Group Shows

Resolute painters at Equity

Peter Schenck, Wet Hot American Summer, 2024, acrylic on panel, 24 x 24 inches

Contributed by Zach Seeger / One day, the polyglot, not-quite-formed figurative painter Alfred Jensen was sitting at his desk in his studio mulling over what to do next. A world traveler, he had a bounty of books, cutouts, and sketches of glyphs, logograms, symbols and signifiers nesting in his studio. But he was stuck. Then Mark Rothko knocked on the door for a studio visit. After a few long drags from his cigarette, Rothko gestured to the byzantine bric-a-brac on Jensen’s wall and said, “You know, Alfred, that’s your work. Paint that.” From that point forward, Jensen changed how and what he painted. Via sticker-book color and flourish, “Gritty Rituals,” a thoughtfully energizing group show at Equity Gallery, recalls the schematic proto-pop that Jensen teamed with imagist distortion and tantric and somatic references. 

Curator Peter Schenck’s own work in the show is an ordered, reflective ensemble of his usual studio nature morte. It features brushes, squeezed tubes of paint, and donuts, plus saggy-sad faces painted with Saul-like acridity, but forms are stacked and ordered in a way that conveys their fate in storage. Schenck has taken an inventory and has arranged the iconography predominantly within a rectangle, suggesting a hierarchy as well as directional order. 

Lauren Comito, Funhouse, 2024, acrylic on canvas, 48 x 40 inches

Lauren Comito’s work comprises diagrams of body parts, interiors, and architectures, inlayed with culture-jamming references to temples, idols, pinball machines, and Judy Chicago. They resemble mind mazes and puzzles. It’s irresistible to link her work here to the Met’s current exhibition “Mandalas: Mapping the Buddhist Art of Tibet.” Both shows are, in a way, schematic existential instructions, booklets for being. While Comito’s work lacks any palpable spirituality, it does activate the imagination as the stillness of an artifact, or a board game sitting in the cupboard waiting to be picked up, might. 
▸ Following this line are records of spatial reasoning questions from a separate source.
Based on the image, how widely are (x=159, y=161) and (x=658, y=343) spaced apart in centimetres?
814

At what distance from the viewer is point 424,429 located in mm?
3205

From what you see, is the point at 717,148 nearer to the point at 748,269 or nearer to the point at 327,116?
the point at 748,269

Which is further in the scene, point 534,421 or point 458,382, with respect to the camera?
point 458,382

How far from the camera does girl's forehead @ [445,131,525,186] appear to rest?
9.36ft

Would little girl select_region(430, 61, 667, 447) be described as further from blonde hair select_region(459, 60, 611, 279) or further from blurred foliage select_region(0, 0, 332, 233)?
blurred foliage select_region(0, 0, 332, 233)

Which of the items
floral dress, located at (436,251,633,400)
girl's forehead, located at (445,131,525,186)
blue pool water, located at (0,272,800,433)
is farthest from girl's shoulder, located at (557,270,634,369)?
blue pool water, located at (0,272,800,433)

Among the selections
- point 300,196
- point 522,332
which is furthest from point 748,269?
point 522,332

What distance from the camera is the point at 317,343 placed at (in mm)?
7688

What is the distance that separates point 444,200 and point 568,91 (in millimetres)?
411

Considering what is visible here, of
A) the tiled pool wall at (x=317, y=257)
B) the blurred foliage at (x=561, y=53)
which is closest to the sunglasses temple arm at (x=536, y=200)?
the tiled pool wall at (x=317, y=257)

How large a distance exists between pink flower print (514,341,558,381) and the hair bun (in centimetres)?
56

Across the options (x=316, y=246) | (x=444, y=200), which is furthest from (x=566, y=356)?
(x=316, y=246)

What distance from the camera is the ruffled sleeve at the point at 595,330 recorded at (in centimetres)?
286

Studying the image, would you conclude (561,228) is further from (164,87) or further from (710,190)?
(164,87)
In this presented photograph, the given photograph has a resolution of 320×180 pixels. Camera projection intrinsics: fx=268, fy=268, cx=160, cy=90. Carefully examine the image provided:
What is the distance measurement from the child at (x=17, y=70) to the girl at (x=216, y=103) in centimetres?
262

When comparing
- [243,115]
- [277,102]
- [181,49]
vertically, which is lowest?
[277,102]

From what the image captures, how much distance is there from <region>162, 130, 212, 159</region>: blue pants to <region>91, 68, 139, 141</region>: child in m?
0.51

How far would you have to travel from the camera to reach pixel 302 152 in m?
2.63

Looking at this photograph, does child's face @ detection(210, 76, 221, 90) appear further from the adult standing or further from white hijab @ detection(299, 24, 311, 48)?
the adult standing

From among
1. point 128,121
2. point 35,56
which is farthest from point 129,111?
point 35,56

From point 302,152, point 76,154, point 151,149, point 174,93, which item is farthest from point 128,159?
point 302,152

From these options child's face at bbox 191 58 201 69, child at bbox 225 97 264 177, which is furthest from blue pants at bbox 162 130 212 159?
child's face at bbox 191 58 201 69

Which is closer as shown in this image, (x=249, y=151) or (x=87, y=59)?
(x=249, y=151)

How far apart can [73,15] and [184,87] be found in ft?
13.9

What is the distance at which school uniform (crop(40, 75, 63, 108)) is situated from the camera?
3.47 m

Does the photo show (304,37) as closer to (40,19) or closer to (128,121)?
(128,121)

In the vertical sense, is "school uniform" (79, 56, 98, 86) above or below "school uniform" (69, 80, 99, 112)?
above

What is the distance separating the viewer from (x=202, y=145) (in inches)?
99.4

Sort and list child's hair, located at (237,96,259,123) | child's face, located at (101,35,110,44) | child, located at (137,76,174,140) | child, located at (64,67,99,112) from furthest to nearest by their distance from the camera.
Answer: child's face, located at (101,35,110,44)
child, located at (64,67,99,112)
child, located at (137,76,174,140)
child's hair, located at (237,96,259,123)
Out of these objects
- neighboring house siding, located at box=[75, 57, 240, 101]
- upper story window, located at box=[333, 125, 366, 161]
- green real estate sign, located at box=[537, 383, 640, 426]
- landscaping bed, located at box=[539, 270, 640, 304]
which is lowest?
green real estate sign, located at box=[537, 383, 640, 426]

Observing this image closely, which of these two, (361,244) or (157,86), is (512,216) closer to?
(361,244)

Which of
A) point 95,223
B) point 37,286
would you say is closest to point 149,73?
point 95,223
John O’Connor, Indeflation, 2023, colored pencil and graphite on paper, 26 x 27 inches

The seasoned veteran of the group is John O’Connor, the text-based Brooklyn painter who channels late Jensen at times but with the visionary verve of a dosed Mel Bochner. O’Connor serves as the link between the two other artists, combining the intense routine of painting with the daydreamy notebook of a bored student. It is both whimsy and autobiography, exotic still lifes and pictures of the artist’s mind. 

Peter Schenck, Go For The Big Brush, 2022 – 2023, acrylic, collage, oil on canvas, 48 x 40 inches
Top: John O’Connor, Lost My Face, 2022, colored pencil and graphite on paper, 12 x 9 inches
Bottom: John O’Connor, Odilaes, 2023, colored pencil and graphite on paper, 14 x 11 inches

“Gritty Rituals” provides exemplars for painters looking to incorporate figuration as well as post-slacker formalism into their work. More broadly, in its zesty embrace of the complexities and vexations of contemporary life, it’s a shout-out to artists who soldier on undeterred by trying times.

“Gritty Rituals,” Equity Gallery, 245 Broome Street, New York, NY. Through September 28, 2024. Curated by Peter Schenck. Artists featured: Lauren Comito, John O’Connor, and Peter Schenck.